== WHAT YOU ARE ASKED TO DO ==
Give each line of the listing as a numbered list, from the line containing "Within the frame of this photo, for" through the last line, skipping blank lines.

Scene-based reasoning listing
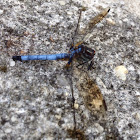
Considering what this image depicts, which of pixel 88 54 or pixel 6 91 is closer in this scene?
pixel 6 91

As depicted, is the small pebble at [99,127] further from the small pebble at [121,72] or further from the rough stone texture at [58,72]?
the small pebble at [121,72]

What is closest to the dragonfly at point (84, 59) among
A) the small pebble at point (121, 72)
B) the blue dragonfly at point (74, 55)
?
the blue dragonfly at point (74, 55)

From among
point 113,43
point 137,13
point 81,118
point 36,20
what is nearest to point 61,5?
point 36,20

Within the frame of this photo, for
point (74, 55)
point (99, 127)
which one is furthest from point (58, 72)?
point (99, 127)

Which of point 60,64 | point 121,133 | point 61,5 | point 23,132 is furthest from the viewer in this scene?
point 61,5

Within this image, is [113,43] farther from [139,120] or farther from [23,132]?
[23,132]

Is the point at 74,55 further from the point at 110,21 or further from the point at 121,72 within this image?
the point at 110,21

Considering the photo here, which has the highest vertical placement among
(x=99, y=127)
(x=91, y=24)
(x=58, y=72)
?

== TASK RESULT ==
1. Within the frame of this photo, for
2. point (74, 55)
3. point (99, 127)
4. which one is furthest from point (58, 72)?
5. point (99, 127)
6. Which of point 60,64 | point 121,133 | point 61,5 | point 23,132 is furthest from the viewer in this scene?
7. point 61,5
8. Within this image, is [113,43] farther from [139,120] or farther from [23,132]?
9. [23,132]
10. Is the point at 74,55 further from the point at 110,21 or further from the point at 121,72 within this image?
11. the point at 110,21
12. Considering the photo here, which has the highest vertical placement among
13. (x=99, y=127)
14. (x=91, y=24)
15. (x=58, y=72)
16. ?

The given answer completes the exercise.